Commercial contracts carry 'force majeure' clauses which say
that major unforseeable events outside of either party's control
can relieve companies of their contractual obligations.
Technology law expert David McIlwaine
of Pinsent Masons, the law firm behind OUT-LAW.COM, said that if
swine flu becomes a major problem in the UK then companies might
start to try to invoke force majeure clauses.

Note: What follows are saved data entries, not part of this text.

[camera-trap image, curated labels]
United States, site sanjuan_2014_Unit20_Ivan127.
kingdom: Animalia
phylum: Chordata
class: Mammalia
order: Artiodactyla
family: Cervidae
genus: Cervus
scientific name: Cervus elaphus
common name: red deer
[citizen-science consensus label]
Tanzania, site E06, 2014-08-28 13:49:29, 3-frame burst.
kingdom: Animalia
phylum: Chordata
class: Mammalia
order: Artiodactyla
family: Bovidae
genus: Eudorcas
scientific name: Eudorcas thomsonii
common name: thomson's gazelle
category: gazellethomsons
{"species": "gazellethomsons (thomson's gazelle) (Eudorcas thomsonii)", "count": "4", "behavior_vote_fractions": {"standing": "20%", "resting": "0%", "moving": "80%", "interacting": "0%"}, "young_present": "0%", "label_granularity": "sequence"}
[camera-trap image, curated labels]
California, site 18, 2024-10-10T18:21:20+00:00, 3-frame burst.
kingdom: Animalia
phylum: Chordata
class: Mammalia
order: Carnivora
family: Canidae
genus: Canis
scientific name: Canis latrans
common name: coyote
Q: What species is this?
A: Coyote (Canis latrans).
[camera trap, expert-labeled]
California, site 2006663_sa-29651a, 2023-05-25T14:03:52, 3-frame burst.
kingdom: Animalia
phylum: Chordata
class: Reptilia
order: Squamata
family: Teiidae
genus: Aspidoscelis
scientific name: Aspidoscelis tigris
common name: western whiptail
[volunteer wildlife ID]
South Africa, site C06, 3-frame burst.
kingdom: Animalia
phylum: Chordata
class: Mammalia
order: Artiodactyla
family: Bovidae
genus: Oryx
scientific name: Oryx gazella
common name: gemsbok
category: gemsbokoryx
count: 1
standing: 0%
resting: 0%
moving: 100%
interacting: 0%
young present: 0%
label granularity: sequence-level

"If suddenly half your workforce is out sick and you are a major
IT services company and obliged to deliver certain service levels
then you might invoke the clause," he said. "It becomes even more
difficult because probably your customer is operating with staff
working from home."
McIlwaine said that there are no examples of companies going to
court to enforce force majeure clauses in relation to plagues or
illnesses, but that most cases are settled out of court.
The swine flue illness is already reported to be disrupting
business. A Google call centre in Hyderaba in India was shut down
last week and 100 workers sent home after one tested positive for
the illness.
If a company wants to rely on a force majeure clause it will
have to defend its decision in court. The court will decide whether
or not the incident qualifies, said McIlwaine.
"They will look at whether it is completely out of the parties'
control. A strike might count, but maybe not if it is a strike of
your own people because you could be said to control that; and they
will look at whether the event actually prevents you delivering on
the contract," he said.
McIlwaine said that force majeure clauses were introduced in the
First and Second World Wars to deal with agreements such as
shipping deals being impossible to fulfil in the context of a major
war.
They have been invoked in relation to riots, he said, but
whether an illness would be justification will depend on the
specifics of a situation.
"If a government declares a state of emergency, for example, or
if it says that people should not go to work, then that could have
an impact," he said. "As could the definitions given, whether the
government calls it a pandemic could be important."
Companies should prepare for negotiations by reviewing their
contracts first of all, McIlwaine advised.
"If you have a force majeure contract which says that you are
relieved of your obligations in case of war, riot or pandemic then
you have a stronger case than someone whose contract doesn't
mention pandemics," he said. "Though I have never seen a force
majeure clause that mentioned pandemics. In that case you are going
to have to rely on it being an act of God for it to qualify."